CVE-2025-54574 is a heap-based buffer overflow vulnerability identified in the Squid caching proxy server, specifically affecting versions 6.3 and earlier. Squid is widely used to improve web performance and enforce access policies by caching web content. The vulnerability stems from incorrect buffer management during the processing of Uniform Resource Names (URNs), which can lead to memory corruption on the heap. This memory corruption can be exploited remotely by an unauthenticated attacker to execute arbitrary code on the affected system, potentially leading to full system compromise. The vulnerability does not require any user interaction and can be triggered over the network, making it highly exploitable. The vulnerability impacts the integrity and availability of the system, as attackers can manipulate proxy behavior or cause denial of service. The issue has been addressed in Squid version 6.4, which includes proper buffer handling to prevent overflow. Until patching is possible, disabling URN access permissions serves as a mitigation to reduce attack surface. No public exploits or active attacks have been reported yet, but the critical CVSS score of 9.3 reflects the high risk posed by this vulnerability.

For European organizations, this vulnerability poses a significant risk to network infrastructure relying on Squid proxies for caching, filtering, or access control. Successful exploitation can lead to remote code execution, allowing attackers to gain control over proxy servers, intercept or manipulate web traffic, and potentially pivot to internal networks. This threatens confidentiality by exposing sensitive data, integrity by altering cached content or access policies, and availability by causing service disruptions or proxy crashes. Organizations in sectors such as finance, government, healthcare, and telecommunications, which often deploy Squid for traffic management, face heightened risks. The critical severity and network-based exploitability mean that attackers can compromise systems without credentials or user interaction, increasing the likelihood of rapid spread and impact. Additionally, the vulnerability could be leveraged in targeted attacks or widespread campaigns, especially if weaponized exploits emerge. The lack of known exploits currently provides a window for proactive defense, but the urgency remains high.
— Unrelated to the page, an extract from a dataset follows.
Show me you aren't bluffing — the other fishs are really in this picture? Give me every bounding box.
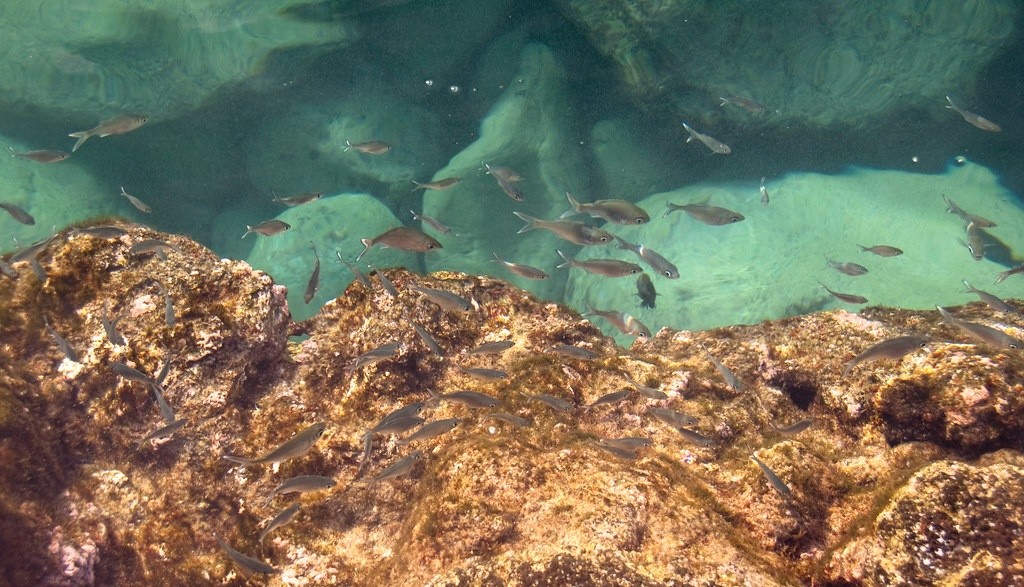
[1,90,1024,587]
European organizations should immediately upgrade all Squid proxy servers to version 6.4 or later to fully remediate the vulnerability. Where immediate patching is not feasible, administrators should disable URN access permissions as a temporary workaround to mitigate exploitation risk. Network segmentation should be enforced to limit access to proxy servers from untrusted networks. Implement strict ingress filtering and monitor network traffic for unusual URN requests or anomalies indicative of exploitation attempts. Employ host-based intrusion detection systems (HIDS) and endpoint protection solutions to detect potential memory corruption or code execution attempts. Regularly audit proxy configurations and logs to identify suspicious activity. Additionally, organizations should maintain an up-to-date inventory of Squid deployments and ensure timely application of security updates. Security teams should prepare incident response plans specific to proxy compromise scenarios and conduct threat hunting exercises focused on this vulnerability. Collaboration with ISPs and CERTs in Europe can aid in early detection of emerging exploit campaigns.